A recently announced joint strategic partnership between the American College of Surgeons and the Centers for Disease Control and Prevention aims to combine expertise and resources to track, report, and prevent surgical-site infections (SSIs) and other adverse outcomes among surgical patients.
A recently announced joint strategic partnership between the American College of Surgeons and the Centers for Disease Control and Prevention aims to combine expertise and resources to track, report, and prevent surgical-site infections (SSIs) and other adverse outcomes among surgical patients.
The ACS National Surgical Quality Improvement Program (ACS NSQIP) and the CDC’s National Center for Emerging and Zoonotic Infectious Diseases, Division of Health Care Quality Promotion (DHQP), will form a working group to jointly develop and maintain measures of SSIs and infectious and noninfectious complications that affect surgical patients.
"Partnering with the CDC speaks to our shared commitment to surgical patient safety, preventing complications, and lowering costs," said David B. Hoyt, MD, of the ACS.

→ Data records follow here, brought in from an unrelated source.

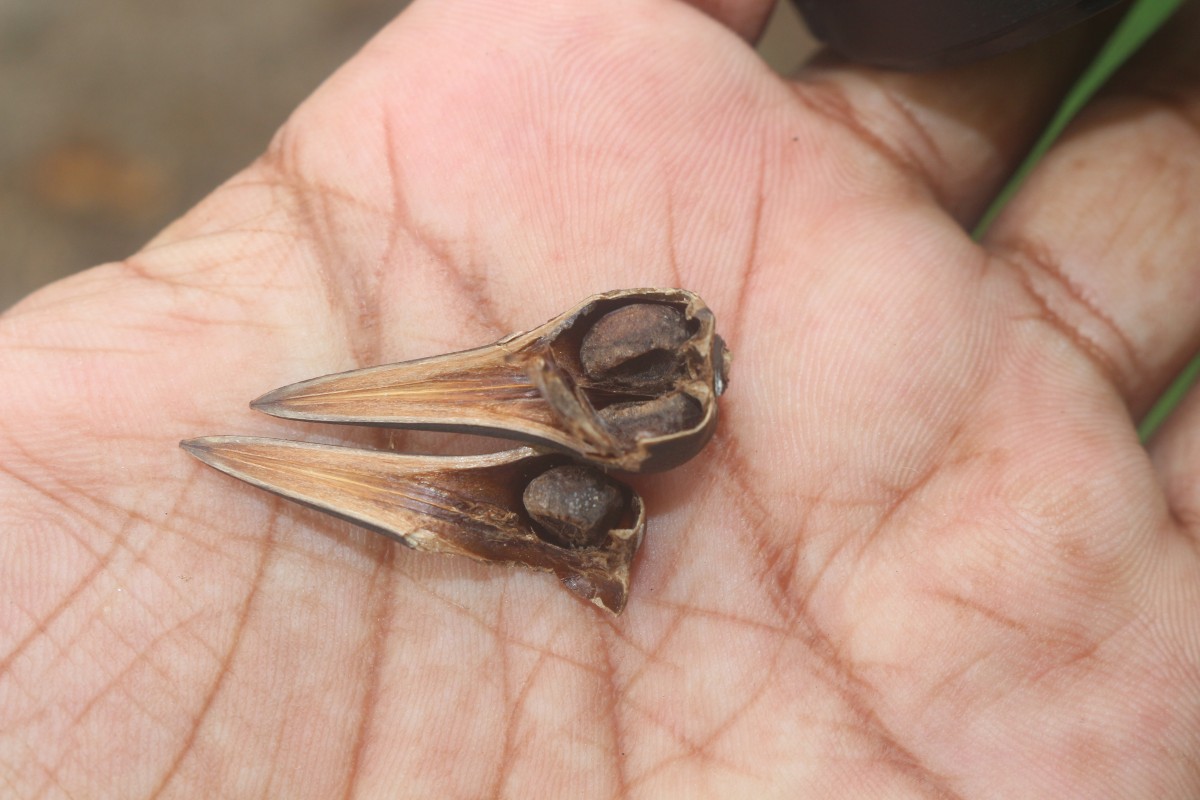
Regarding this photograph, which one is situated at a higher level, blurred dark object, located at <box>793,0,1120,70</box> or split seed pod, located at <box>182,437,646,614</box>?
blurred dark object, located at <box>793,0,1120,70</box>

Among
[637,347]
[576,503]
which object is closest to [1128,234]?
[637,347]

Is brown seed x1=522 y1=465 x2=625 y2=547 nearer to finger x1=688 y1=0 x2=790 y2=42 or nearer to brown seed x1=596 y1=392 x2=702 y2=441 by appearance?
brown seed x1=596 y1=392 x2=702 y2=441

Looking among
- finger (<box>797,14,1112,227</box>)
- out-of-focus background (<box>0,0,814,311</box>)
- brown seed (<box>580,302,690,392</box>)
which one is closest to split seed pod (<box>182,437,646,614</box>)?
brown seed (<box>580,302,690,392</box>)

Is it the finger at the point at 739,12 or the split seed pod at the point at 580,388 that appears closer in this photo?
the split seed pod at the point at 580,388

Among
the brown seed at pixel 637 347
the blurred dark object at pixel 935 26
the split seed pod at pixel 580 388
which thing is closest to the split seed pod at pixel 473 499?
the split seed pod at pixel 580 388

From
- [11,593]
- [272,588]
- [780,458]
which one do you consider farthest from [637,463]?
[11,593]

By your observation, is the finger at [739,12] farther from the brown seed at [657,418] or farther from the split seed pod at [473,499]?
the split seed pod at [473,499]
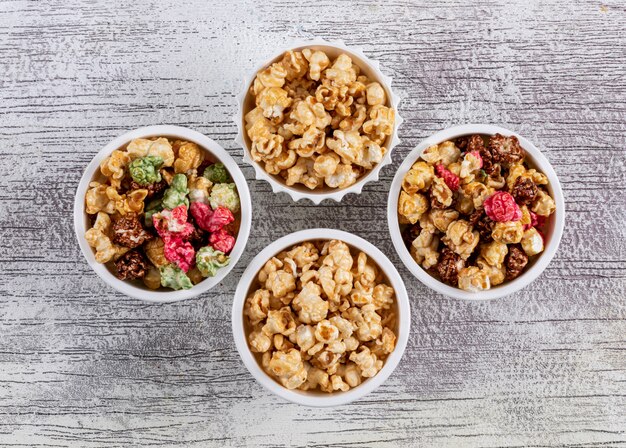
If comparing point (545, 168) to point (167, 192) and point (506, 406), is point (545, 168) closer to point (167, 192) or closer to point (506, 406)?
point (506, 406)

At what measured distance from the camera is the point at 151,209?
137cm

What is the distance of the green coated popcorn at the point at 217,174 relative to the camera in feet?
4.64

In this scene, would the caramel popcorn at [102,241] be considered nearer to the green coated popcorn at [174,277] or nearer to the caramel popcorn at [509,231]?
the green coated popcorn at [174,277]

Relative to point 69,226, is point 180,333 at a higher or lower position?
lower

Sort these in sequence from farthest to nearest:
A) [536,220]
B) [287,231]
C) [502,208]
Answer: [287,231] < [536,220] < [502,208]

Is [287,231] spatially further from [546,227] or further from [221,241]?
[546,227]

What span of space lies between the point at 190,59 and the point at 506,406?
1.15 metres

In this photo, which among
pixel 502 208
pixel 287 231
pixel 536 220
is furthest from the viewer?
pixel 287 231

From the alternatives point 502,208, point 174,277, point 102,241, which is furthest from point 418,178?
point 102,241

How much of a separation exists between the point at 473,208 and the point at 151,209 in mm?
666

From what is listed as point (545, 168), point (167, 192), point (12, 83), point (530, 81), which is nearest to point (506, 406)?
point (545, 168)

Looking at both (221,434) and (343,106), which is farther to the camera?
(221,434)

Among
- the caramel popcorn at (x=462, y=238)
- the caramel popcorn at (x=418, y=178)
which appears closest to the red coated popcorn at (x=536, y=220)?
the caramel popcorn at (x=462, y=238)

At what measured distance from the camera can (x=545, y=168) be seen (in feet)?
4.61
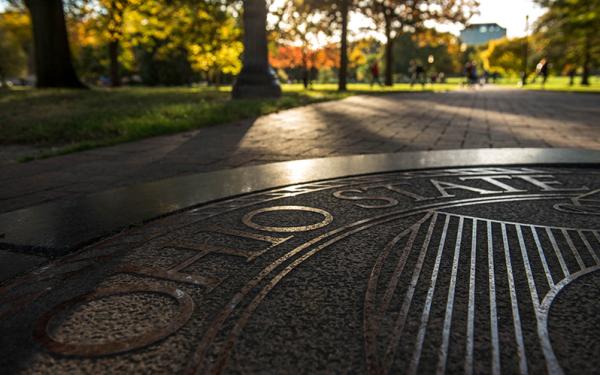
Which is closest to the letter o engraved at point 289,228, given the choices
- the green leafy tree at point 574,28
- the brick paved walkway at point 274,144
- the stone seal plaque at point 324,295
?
the stone seal plaque at point 324,295

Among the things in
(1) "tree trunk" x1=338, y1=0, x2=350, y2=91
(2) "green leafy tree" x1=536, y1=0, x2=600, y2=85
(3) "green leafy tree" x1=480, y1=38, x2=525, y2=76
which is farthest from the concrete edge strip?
(3) "green leafy tree" x1=480, y1=38, x2=525, y2=76

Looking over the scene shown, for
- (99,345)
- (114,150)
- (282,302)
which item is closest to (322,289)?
(282,302)

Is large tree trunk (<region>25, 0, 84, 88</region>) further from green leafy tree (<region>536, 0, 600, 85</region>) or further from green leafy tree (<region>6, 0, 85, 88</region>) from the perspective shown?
green leafy tree (<region>536, 0, 600, 85</region>)

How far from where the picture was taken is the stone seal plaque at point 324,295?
52.5 inches

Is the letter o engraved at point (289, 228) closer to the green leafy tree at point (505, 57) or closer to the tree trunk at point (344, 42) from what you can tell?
the tree trunk at point (344, 42)

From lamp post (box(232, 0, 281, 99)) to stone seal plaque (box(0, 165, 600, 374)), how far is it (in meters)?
10.0

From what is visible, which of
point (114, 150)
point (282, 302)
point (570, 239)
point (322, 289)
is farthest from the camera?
point (114, 150)

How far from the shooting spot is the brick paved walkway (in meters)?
3.98

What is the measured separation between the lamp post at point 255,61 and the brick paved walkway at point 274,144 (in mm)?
3631

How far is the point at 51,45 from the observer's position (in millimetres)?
15008

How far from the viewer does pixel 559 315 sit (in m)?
1.53

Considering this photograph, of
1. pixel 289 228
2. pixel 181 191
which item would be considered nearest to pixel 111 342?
pixel 289 228

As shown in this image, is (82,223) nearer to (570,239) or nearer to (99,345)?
(99,345)

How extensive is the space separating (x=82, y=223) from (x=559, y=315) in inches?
95.7
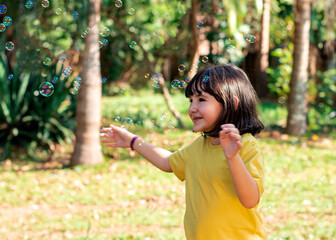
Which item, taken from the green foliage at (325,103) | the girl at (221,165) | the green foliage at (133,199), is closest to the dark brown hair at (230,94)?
the girl at (221,165)

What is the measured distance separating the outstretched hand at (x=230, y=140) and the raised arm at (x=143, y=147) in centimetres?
62

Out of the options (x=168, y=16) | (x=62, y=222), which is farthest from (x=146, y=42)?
(x=62, y=222)

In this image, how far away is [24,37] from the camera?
6.08 meters

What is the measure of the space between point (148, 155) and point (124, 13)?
1026cm

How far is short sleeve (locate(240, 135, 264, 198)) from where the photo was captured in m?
1.78

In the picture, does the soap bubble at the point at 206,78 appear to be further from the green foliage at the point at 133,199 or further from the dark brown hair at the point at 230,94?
the green foliage at the point at 133,199

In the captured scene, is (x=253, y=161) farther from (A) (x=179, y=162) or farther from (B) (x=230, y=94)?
(A) (x=179, y=162)

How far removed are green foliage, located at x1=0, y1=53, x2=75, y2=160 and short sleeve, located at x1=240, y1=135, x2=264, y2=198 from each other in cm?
611

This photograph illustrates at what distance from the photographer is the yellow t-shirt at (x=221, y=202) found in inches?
72.2

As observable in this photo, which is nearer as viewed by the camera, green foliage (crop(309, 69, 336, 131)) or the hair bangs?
the hair bangs

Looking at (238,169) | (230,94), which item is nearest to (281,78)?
(230,94)

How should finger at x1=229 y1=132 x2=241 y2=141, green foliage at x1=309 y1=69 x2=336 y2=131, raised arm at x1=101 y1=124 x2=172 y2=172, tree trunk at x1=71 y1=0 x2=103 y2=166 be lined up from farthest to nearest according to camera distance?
green foliage at x1=309 y1=69 x2=336 y2=131, tree trunk at x1=71 y1=0 x2=103 y2=166, raised arm at x1=101 y1=124 x2=172 y2=172, finger at x1=229 y1=132 x2=241 y2=141

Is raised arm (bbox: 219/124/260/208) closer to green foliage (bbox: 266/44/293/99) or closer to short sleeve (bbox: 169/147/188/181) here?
short sleeve (bbox: 169/147/188/181)

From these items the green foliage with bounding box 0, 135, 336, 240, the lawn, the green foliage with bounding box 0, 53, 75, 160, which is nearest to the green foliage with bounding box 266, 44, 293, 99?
the lawn
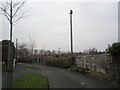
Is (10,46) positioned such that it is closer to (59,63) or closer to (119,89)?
(119,89)

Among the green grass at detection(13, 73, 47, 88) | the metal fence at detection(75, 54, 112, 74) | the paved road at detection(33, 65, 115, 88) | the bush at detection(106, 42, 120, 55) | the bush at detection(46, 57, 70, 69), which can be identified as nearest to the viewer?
the green grass at detection(13, 73, 47, 88)

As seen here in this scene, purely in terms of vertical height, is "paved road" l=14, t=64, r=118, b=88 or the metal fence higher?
the metal fence

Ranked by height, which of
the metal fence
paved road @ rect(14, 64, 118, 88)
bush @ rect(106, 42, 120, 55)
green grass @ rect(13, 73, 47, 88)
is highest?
bush @ rect(106, 42, 120, 55)

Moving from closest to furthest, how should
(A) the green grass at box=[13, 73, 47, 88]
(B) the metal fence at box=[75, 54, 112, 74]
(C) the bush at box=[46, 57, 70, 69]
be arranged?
(A) the green grass at box=[13, 73, 47, 88] < (B) the metal fence at box=[75, 54, 112, 74] < (C) the bush at box=[46, 57, 70, 69]

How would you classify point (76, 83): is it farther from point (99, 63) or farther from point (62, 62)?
point (62, 62)

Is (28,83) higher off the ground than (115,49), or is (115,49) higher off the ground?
(115,49)

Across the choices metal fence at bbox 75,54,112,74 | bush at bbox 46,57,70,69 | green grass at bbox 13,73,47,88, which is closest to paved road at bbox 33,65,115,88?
green grass at bbox 13,73,47,88

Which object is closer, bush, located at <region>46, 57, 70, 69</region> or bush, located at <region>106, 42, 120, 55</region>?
bush, located at <region>106, 42, 120, 55</region>

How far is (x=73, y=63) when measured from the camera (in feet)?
93.1

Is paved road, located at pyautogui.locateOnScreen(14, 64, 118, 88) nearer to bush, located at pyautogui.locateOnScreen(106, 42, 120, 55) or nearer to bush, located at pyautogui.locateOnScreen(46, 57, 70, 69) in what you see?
bush, located at pyautogui.locateOnScreen(106, 42, 120, 55)

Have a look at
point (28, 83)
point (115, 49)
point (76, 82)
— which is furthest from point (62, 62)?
point (28, 83)

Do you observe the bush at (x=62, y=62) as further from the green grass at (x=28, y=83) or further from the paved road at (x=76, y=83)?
the green grass at (x=28, y=83)

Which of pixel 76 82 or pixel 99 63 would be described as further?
pixel 99 63

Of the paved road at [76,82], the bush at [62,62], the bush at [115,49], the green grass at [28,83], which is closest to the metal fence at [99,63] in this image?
the bush at [115,49]
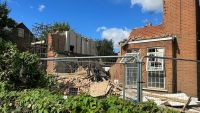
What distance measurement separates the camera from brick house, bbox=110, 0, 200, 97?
2034cm

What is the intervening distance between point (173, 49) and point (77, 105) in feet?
58.2

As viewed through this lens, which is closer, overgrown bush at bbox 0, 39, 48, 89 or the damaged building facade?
overgrown bush at bbox 0, 39, 48, 89

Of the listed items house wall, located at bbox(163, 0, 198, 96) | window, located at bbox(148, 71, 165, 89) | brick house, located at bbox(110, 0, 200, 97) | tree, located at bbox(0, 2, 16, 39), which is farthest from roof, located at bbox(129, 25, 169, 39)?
tree, located at bbox(0, 2, 16, 39)

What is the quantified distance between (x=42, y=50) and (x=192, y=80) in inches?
733

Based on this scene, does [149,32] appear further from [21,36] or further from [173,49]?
[21,36]

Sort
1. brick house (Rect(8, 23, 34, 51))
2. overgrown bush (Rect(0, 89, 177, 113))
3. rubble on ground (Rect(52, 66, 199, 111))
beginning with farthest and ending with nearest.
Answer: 1. brick house (Rect(8, 23, 34, 51))
2. rubble on ground (Rect(52, 66, 199, 111))
3. overgrown bush (Rect(0, 89, 177, 113))

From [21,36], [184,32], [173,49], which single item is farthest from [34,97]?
[21,36]

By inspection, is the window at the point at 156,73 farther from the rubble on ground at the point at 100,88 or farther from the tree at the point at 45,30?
the tree at the point at 45,30

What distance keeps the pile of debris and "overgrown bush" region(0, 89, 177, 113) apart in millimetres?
9008

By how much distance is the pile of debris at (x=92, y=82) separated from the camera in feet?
58.6

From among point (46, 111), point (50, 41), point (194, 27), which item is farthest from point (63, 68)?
point (50, 41)

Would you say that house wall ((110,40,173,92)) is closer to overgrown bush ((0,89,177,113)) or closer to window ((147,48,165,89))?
window ((147,48,165,89))

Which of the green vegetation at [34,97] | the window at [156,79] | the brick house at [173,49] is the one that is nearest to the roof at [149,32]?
the brick house at [173,49]

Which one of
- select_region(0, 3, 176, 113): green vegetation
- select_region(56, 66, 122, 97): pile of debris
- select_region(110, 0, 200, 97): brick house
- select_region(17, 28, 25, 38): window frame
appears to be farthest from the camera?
select_region(17, 28, 25, 38): window frame
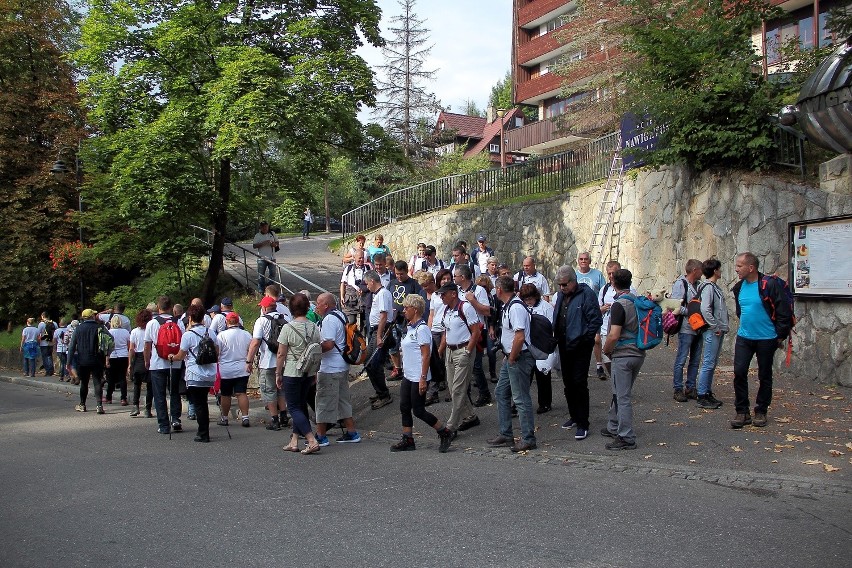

"This partnership will help close gaps that exist between direct patient care and public health," said Daniel Pollock, MD, of the CDC’s DHQP. "Bringing clinicians, surveillance experts, and prevention leaders to the same table will help ensure we collect the right data in the right way so that patient safety can be maximized."
The announcement of the ACS-CDC collaboration comes on the heels of the National Quality Forum endorsing two outcomes-based measures from ACS NSQIP earlier this year. The two measures, surgical-site infection and urinary tract infection, were developed by ACS with input from the Centers for Medicare & Medicaid Services and CDC as possible national outcome measures that could be adopted by CMS as early as 2015. Five ACS NSQIP outcomes-based measures are now endorsed by NQF. Other endorsed measures include elderly surgery outcomes, colectomy outcomes, and lower-extremity vascular bypass outcomes.
An initial 3-year period has been identified for the ACS-CDC collaboration to address surgical patient safety problems caused by SSIs and other infectious and noninfectious complications.